What effect does data averaging have on the variogram? To be specific, please see a simple example:
#Simulate a pure random walk data set, call this *PROCESS A*
n <- 1000 #number of data points
t <- 1:n #time
y <- cumsum(rnorm(n)) #data points
# Averaging at every 2 lags, call this *PROCESS B*
t2 <- apply(matrix(t, nrow=n/2, byrow=TRUE), 1, mean)
y2 <- apply(matrix(y, nrow=n/2, byrow=TRUE), 1, mean)
# Compute and plot the empirical variogram
require(geoR)
var <- as.geodata(data.frame(coords = t(rbind(t, rep(1, n))), data.col=y))
vario <- variog(var1)
var2 <- as.geodata(data.frame(coords = t(rbind(t2, rep(1, n/2))), data.col=y2))
vario2 <- variog(var2)
plot(vario$u, vario$v, type='b', pch=16, cex=.7)
points(vario2$u, vario2$v, col=2, type='b', pch=16, cex=.7)
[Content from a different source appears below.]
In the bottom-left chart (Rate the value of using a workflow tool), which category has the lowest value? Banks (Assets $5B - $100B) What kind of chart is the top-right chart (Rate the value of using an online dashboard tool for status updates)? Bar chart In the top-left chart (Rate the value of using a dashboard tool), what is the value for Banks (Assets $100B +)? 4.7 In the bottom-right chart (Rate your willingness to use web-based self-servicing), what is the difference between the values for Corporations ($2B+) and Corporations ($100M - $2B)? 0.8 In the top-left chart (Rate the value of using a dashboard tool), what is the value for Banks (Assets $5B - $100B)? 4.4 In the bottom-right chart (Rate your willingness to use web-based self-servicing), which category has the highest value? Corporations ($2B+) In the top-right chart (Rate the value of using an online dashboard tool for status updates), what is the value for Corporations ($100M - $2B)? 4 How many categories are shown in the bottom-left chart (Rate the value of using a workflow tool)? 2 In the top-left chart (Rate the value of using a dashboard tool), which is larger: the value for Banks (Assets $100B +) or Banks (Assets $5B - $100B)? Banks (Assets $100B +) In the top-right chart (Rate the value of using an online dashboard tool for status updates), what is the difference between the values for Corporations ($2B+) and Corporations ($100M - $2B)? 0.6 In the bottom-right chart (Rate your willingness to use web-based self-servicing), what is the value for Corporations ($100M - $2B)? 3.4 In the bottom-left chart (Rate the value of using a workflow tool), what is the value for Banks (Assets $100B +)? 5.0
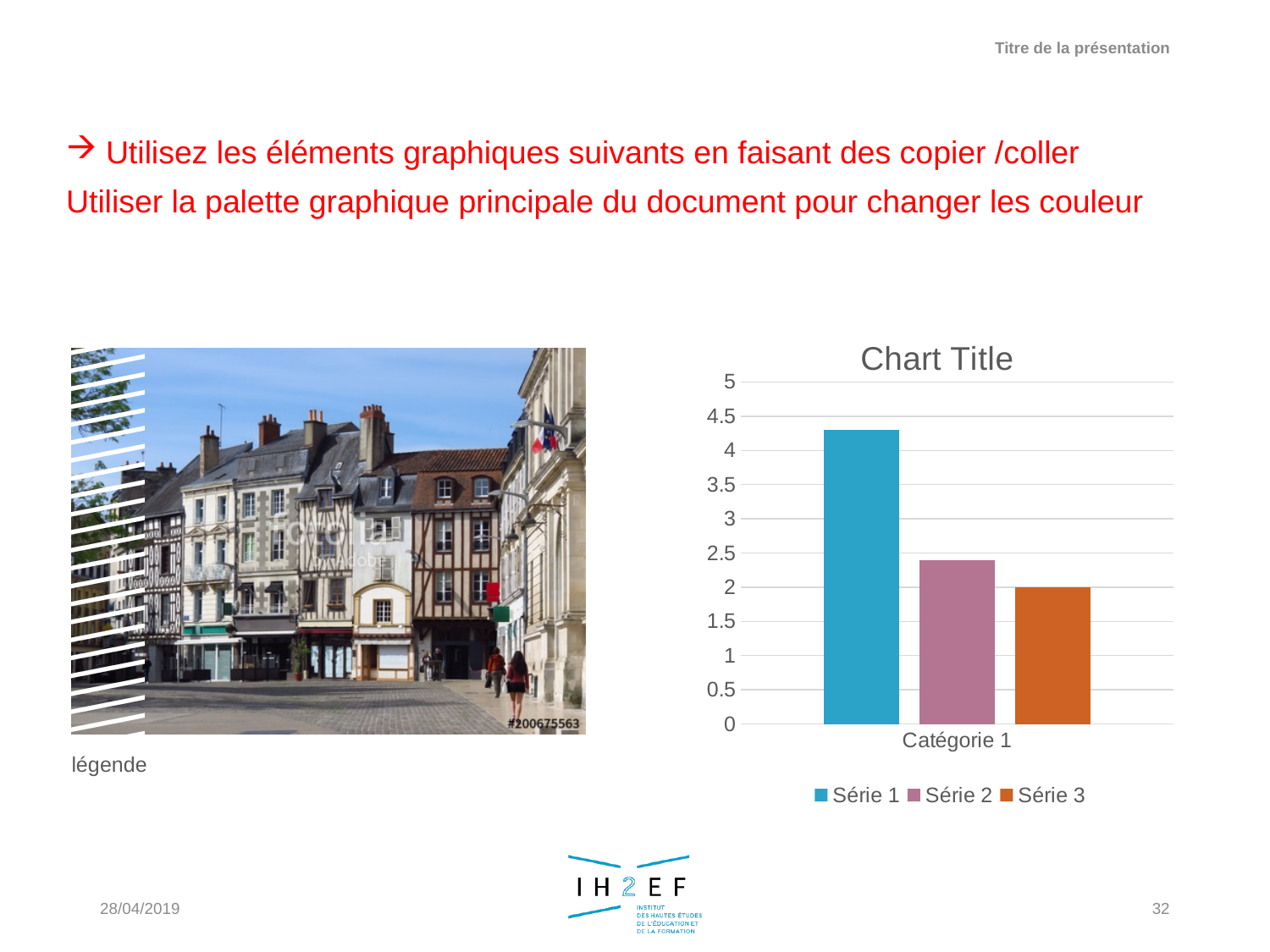
Which series has the highest value for Catégorie 1? Série 1 Is the value for Série 1 greater or less than 4? greater What is the label of the category on the x axis? Catégorie 1 Is the value for Série 1 greater or less than 4.5? less How many categories are shown on the x axis of the chart? 1 Is the value for Série 2 greater or less than 3? less What is the title of the chart? Chart Title How many series does the chart legend list? 3 What is the value for Série 3 in Catégorie 1? 2 Which series has the lowest value for Catégorie 1? Série 3 Which is larger for Catégorie 1, Série 1 or Série 2? Série 1 What kind of chart is shown on the slide? bar chart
Theoretically $\gamma(h) = \frac{1}{2} Var(y(t) - y(t+h))$ and for a linear variogram of a simple process without the nugget effect this is $\frac{1}{2}\sigma^2 |h|$ where $\sigma^2$ is the variance of the underlying process. Thus, we expect (1) the two variogram are parallel and (2) the proportion of the nugget effect of PROCESS A to PROCESS B is 4/3. Compare the plots and the Math: (1) is confirmed, but (2) is not. Why? Is this a simple example of the 'change of support' problem in geostatistics?? Thanking you in advance.